[Rows of spatial question data]

******************************

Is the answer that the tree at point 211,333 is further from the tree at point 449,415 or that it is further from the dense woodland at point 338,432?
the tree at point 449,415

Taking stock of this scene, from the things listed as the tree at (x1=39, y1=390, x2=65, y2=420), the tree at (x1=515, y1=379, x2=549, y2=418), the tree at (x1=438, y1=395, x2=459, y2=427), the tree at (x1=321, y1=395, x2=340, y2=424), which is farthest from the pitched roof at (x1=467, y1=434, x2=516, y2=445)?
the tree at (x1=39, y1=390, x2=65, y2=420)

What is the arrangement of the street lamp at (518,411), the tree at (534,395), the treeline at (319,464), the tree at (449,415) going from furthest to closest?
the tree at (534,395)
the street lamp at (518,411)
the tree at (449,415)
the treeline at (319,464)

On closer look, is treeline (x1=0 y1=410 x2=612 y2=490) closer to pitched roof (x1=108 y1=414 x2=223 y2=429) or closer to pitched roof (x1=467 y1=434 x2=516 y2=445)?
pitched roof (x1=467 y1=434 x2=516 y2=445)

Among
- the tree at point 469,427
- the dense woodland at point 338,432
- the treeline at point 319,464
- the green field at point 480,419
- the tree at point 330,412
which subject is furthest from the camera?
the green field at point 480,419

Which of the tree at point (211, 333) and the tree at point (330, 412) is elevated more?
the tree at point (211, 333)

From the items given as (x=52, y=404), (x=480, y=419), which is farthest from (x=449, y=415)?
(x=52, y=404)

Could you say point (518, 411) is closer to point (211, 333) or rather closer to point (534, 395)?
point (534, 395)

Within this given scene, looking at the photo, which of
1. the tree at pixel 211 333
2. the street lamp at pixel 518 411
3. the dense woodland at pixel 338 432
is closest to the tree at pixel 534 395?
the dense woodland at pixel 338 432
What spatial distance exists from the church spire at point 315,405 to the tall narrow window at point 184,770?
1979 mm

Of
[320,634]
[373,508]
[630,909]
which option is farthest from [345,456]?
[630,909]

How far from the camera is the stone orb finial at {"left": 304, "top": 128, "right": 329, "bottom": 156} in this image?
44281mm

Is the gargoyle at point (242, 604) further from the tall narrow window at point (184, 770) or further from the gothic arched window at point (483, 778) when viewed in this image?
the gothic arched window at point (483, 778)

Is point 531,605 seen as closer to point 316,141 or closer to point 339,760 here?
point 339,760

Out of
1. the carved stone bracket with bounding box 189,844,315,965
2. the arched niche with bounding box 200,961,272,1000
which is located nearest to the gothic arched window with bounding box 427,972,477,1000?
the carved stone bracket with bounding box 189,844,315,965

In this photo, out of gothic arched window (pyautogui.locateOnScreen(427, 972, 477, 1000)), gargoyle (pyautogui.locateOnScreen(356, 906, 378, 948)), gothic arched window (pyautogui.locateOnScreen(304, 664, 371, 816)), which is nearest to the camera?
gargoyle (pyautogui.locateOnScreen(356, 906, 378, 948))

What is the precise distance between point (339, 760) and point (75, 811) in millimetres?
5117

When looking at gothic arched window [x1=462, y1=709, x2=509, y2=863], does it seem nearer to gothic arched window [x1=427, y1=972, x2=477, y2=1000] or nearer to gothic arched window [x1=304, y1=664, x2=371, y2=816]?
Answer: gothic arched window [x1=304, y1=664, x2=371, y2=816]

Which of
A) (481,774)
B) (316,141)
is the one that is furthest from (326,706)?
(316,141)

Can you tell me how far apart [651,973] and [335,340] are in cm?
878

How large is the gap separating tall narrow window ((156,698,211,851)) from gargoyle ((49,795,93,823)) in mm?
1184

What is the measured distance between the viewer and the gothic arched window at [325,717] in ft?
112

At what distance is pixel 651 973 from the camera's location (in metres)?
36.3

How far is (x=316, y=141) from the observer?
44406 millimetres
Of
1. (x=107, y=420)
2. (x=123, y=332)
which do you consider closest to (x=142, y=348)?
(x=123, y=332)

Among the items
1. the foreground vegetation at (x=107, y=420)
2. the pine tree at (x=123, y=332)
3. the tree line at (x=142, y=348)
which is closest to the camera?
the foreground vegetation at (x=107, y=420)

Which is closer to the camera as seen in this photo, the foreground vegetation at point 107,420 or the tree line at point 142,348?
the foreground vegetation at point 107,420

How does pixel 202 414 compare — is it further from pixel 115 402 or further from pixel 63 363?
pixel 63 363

******************************

### TASK DESCRIPTION
Transcribe the records above exactly as they appear.

### ANSWER IN FULL
Is the answer that the tree at point 211,333 is further from the tree at point 449,415 or that it is further from the dense woodland at point 338,432?
the tree at point 449,415

Taking stock of this scene, from the things listed as the tree at (x1=39, y1=390, x2=65, y2=420), the tree at (x1=515, y1=379, x2=549, y2=418), the tree at (x1=438, y1=395, x2=459, y2=427), the tree at (x1=321, y1=395, x2=340, y2=424), which is farthest from the pitched roof at (x1=467, y1=434, x2=516, y2=445)?
the tree at (x1=39, y1=390, x2=65, y2=420)

What is the arrangement of the street lamp at (518,411), the tree at (534,395), the treeline at (319,464), the tree at (449,415) going from furthest to closest?
the tree at (534,395)
the street lamp at (518,411)
the tree at (449,415)
the treeline at (319,464)

On closer look, is treeline (x1=0 y1=410 x2=612 y2=490) closer to pitched roof (x1=108 y1=414 x2=223 y2=429) or closer to pitched roof (x1=467 y1=434 x2=516 y2=445)?
pitched roof (x1=467 y1=434 x2=516 y2=445)

Among
- the tree at point 469,427
- the dense woodland at point 338,432
- the treeline at point 319,464
- the green field at point 480,419
- the tree at point 330,412
which subject is furthest from the camera?
the green field at point 480,419

Which of the tree at point (211, 333) and the tree at point (330, 412) is elevated more?
the tree at point (211, 333)

From the items given as (x=52, y=404), (x=480, y=419), which is farthest from (x=449, y=415)?
(x=52, y=404)

Could you say point (518, 411) is closer to point (211, 333) or rather closer to point (534, 395)?
point (534, 395)

Within this given scene, looking at the photo, which of
1. the tree at pixel 211 333
2. the street lamp at pixel 518 411
3. the dense woodland at pixel 338 432
is closest to the tree at pixel 534 395?
the dense woodland at pixel 338 432
What spatial distance exists from the church spire at point 315,405 to the tall narrow window at point 184,770?
1979 mm

Of
[320,634]
[373,508]
[630,909]
which option is farthest from [345,456]?
[630,909]

How far from the camera is the stone orb finial at {"left": 304, "top": 128, "right": 329, "bottom": 156} in this image?
44281mm

Is the gargoyle at point (242, 604) further from the tall narrow window at point (184, 770) or further from the gothic arched window at point (483, 778) when viewed in this image?
the gothic arched window at point (483, 778)

Is point 531,605 seen as closer to point 316,141 or closer to point 339,760 here?
point 339,760

Out of
1. the carved stone bracket with bounding box 189,844,315,965
2. the arched niche with bounding box 200,961,272,1000
which is located nearest to the gothic arched window with bounding box 427,972,477,1000?
the carved stone bracket with bounding box 189,844,315,965

In this photo, out of gothic arched window (pyautogui.locateOnScreen(427, 972, 477, 1000)), gargoyle (pyautogui.locateOnScreen(356, 906, 378, 948)), gothic arched window (pyautogui.locateOnScreen(304, 664, 371, 816)), which is nearest to the camera?
gargoyle (pyautogui.locateOnScreen(356, 906, 378, 948))

What is the precise distance between point (339, 760) and point (75, 811) in millimetres?
5117

When looking at gothic arched window [x1=462, y1=709, x2=509, y2=863], does it seem nearer to gothic arched window [x1=427, y1=972, x2=477, y2=1000] or nearer to gothic arched window [x1=304, y1=664, x2=371, y2=816]?
Answer: gothic arched window [x1=304, y1=664, x2=371, y2=816]

Which of
A) (481,774)
B) (316,141)
is the one that is furthest from (326,706)?
(316,141)

Can you tell me how far apart [651,973] and [335,340] are in cm?
878

How large is the gap separating tall narrow window ((156,698,211,851)) from gargoyle ((49,795,93,823)) in mm?
1184

What is the measured distance between the viewer and the gothic arched window at [325,717] in ft?
112

At what distance is pixel 651 973 from the camera's location (in metres)?
36.3

How far is (x=316, y=141) from the observer?
44406 millimetres
Of
1. (x=107, y=420)
2. (x=123, y=332)
which do you consider closest to (x=142, y=348)?
(x=123, y=332)

Among the items
1. the foreground vegetation at (x=107, y=420)
2. the pine tree at (x=123, y=332)
3. the tree line at (x=142, y=348)
which is closest to the camera?
the foreground vegetation at (x=107, y=420)

Which is closer to the camera as seen in this photo, the foreground vegetation at point 107,420 or the tree line at point 142,348?
the foreground vegetation at point 107,420

How does pixel 202 414 compare — is it further from pixel 115 402 or further from pixel 63 363?
pixel 63 363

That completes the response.